I am finishing up completely different look of my website more content, (from those, who remember the old website) It’s not done, we are still working on it, but I would like to see what you folks think about it! As always SEO is the most important thing.

website


----------



## ColorQuest (Mar 19, 2012)

Sharp_Painting said:


> I am finishing up completely different look of my website more content, (from those, who remember the old website) It&#146;s not done, we are still working on it, but I would like to see what you folks think about it! As always SEO is the most important thing.
> 
> website


Sharp,
Your site looks awesome on my HTC android. I am going to check it out on my laptop when I get a chance.
Thanks,
Jay


----------



## IndianapolisPainters (Sep 2, 2011)

Looks nice to me. The dropdown menus didn't even mess up my script blocker


----------



## SouthFloridaPainter (Jan 27, 2011)

Looks great...good code structure, good page speed. 

I like the inclusion of facebook opengraph in code, and schema code.

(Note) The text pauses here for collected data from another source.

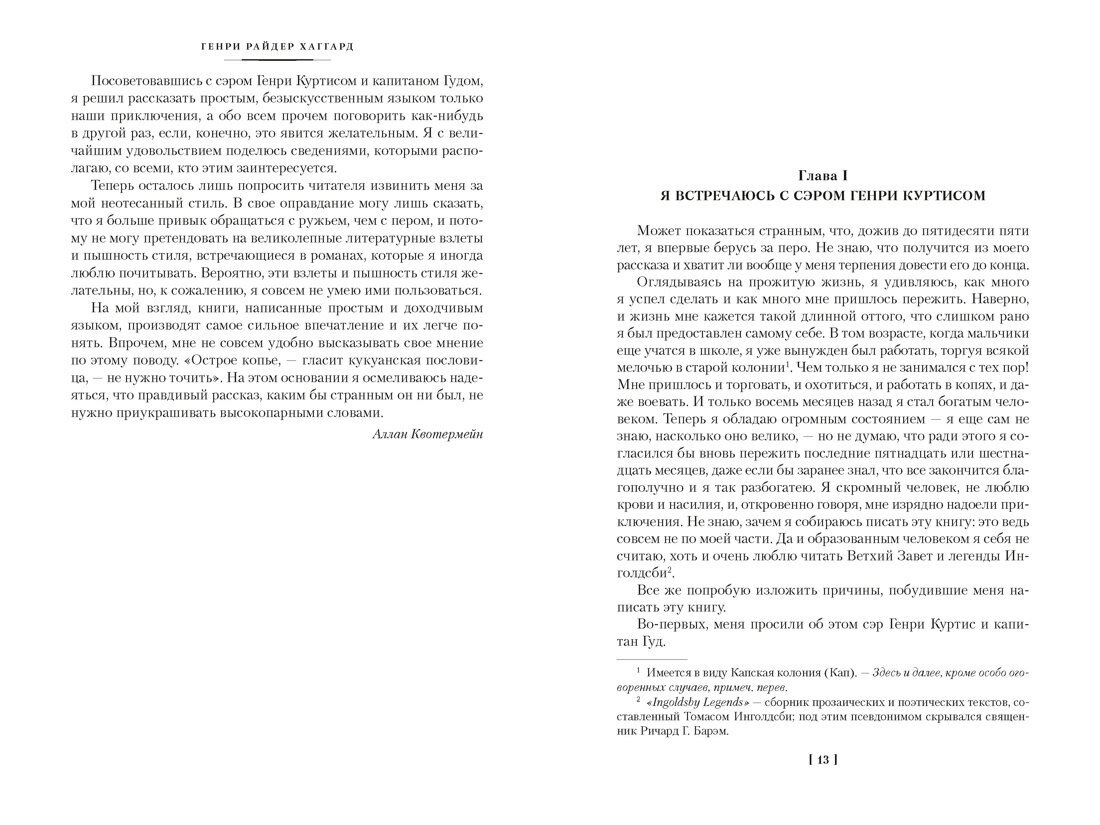 ГЕНРИ РАЙДЕР ХАГГАРД

Посоветовавшись с сэром Генри Куртисом и капитаном Гудом, я решил рассказать простым, безыскусственным языком только наши приключения, а обо всем прочем поговорить как-нибудь в другой раз, если, конечно, это явится желательным. Я с величайшим удовольствием поделюсь сведениями, которыми располагаю, со всеми, кто этим заинтересуется.

Теперь осталось лишь попросить читателя извинить меня за мой неотесанный стиль. В свое оправдание могу лишь сказать, что я больше привык обращаться с ружьем, чем с пером, и потому не могу претендовать на великолепные литературные взлеты и пышность стиля, встречающиеся в романах, которые я иногда люблю почитывать. Вероятно, эти взлеты и пышность стиля желательны, но, к сожалению, я совсем не умею ими пользоваться.

На мой взгляд, книги, написанные простым и доходчивым языком, производят самое сильное впечатление и их легче понять. Впрочем, мне не совсем удобно высказывать свое мнение по этому поводу. «Острое копье, — гласит кукуанская пословица, — не нужно точить». На этом основании я осмеливаюсь надеяться, что правдивый рассказ, каким бы странным он ни был, не нужно приукрашивать высокопарными словами.

Аллан Квотермейн

Глава I
Я ВСТРЕЧАЮСЬ С СЭРОМ ГЕНРИ КУРТИСОМ

Может показаться странным, что, дожив до пятидесяти пяти лет, я впервые берусь за перо. Не знаю, что получится из моего рассказа и хватит ли вообще у меня терпения довести его до конца.

Оглядываясь на прожитую жизнь, я удивляюсь, как много я успел сделать и как много мне пришлось пережить. Наверно, и жизнь мне кажется такой длинной оттого, что слишком рано я был предоставлен самому себе. В том возрасте, когда мальчики еще учатся в школе, я уже вынужден был работать, торгуя всякой мелочью в старой колонии$^1$. Чем только я не занимался с тех пор! Мне пришлось и торговать, и охотиться, и работать в копях, и даже воевать. И только восемь месяцев назад я стал богатым человеком. Теперь я обладаю огромным состоянием — я еще сам не знаю, насколько оно велико, — но не думаю, что ради этого я согласился бы вновь пережить последние пятнадцать или шестнадцать месяцев, даже если бы заранее знал, что все закончится благополучно и я так разбогатею. Я скромный человек, не люблю крови и насилия, и, откровенно говоря, мне изрядно надоели приключения. Не знаю, зачем я собираюсь писать эту книгу: это ведь совсем не по моей части. Да и образованным человеком я себя не считаю, хоть и очень люблю читать Ветхий Завет и легенды Инголдсби$^2$.

Все же попробую изложить причины, побудившие меня написать эту книгу.

Во-первых, меня просили об этом сэр Генри Куртис и капитан Гуд.

$^1$ Имеется в виду Капская колония (Кап). — Здесь и далее, кроме особо оговоренных случаев, примеч. перев.
$^2$ «Ingoldsby Legends» — сборник прозаических и поэтических текстов, составленный Томасом Инголдсби; под этим псевдонимом скрывался священник Ричард Г. Барэм.

[ 13 ]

The site is a kinda busy, but considering your targeting two different trades, its been laid out really well.

nicely done.


----------



## South-FL-Painter (Jan 17, 2012)

Thank you for checking out,I am still working on the project gallery,i really need to buy a pro camera,iphone does bot always take the best pics haha


----------



## Rbriggs82 (Jul 9, 2012)

It looks awesome on my iPhone.


----------



## BigBen (Aug 29, 2012)

Looks good, only thing I am not crazy about, is the stripped wallpaper background.


----------



## South-FL-Painter (Jan 17, 2012)

BigBen said:


> Looks good, only thing I am not crazy about, is the stripped wallpaper background.


Thank you for your opinion,We all have different taste,in my opinion it matches the site layout...


----------



## DarrenSlaughter (Jul 16, 2010)

Site looks good. If I could suggest a few changes:

1. Remove the location-based keywords in the footer. It's keyword stuffing and you run the risk of being penalized for it. 

2. It looks like you "spun" the content for those pages, which is fine for readers. But those pages probably are not indexed due to dup content. So, I would re-write the content for those areas or just list the areas served.

3. Instead of the "recent articles", develop a very strong call to action at the bottom of each page. Your content is good but there is nothing that MOVES the reader to action at the bottom of the page. 

Hope that helps!

-Darren


----------